A division bench of Justice Suneet Kumar and Justice Rajendra Kumar of Allahabad High Court while dissolving a marriage on the ground of the mental cruelty, observed that not allowing spouse to have sexual intercourse by his or her partner for long time without sufficient reason amounts to mental cruelty. 

“Undoubtedly, not allowing a spouse for a long time, to have sexual intercourse by his or her partner, without sufficient reason, itself amounts mental cruelty to such spouse…Since there is no acceptable view in which a spouse can be compelled to resume life with the consort, nothing is given by trying to keep the parties tied forever to a marriage than that has ceased to in fact”.

The Court was hearing an appeal filed by a husband against the order of a family court which dismissed his divorce plea under Section 13 of the Hindu Marriage Act.

The appeal was filed by a husband against the family court’s order. He submits that after the Gauna was performed, the wife came to his house and started living.
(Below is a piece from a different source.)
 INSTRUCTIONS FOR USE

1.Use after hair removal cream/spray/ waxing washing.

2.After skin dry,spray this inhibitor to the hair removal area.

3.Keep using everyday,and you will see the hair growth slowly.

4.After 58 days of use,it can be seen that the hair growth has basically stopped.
For some time, behavior and conduct of his wife was good but suddenly she changed her gait and refused to live with him as wife. Apathy and her inhuman conduct towards him became apparent in short time. He tried a lot to convince her but she did not establish relationship with him. The husband felt that his marriage with his wife was merely an eyewash because immediately after the “Gauna” serious matrimonial problems developed between them which kept growing.

 In the year 1994, through a Panchayat, the couple got mutually divorced after the husband paid permanent alimony of Rs. 22,000 to the wife.

The husband sought a decree of divorce after the wife re-married on the basis of mental cruelty and long desertion.

However, the wife did not appear in court.

The family court then dismissed the husband’s plea observing that there were no grounds of cruelty to grant divorce.

The bench remarked that the family court adopted a hyper-technical approach while dismissing the husband’s plea “It is evident from the record that since long, the parties to the marriage have been living separately, according to plaintiff-appellant, defendant-respondent had no respect for marital bond, denied to discharge obligation of marital liability. There has been a complete breakdown of their marriage”.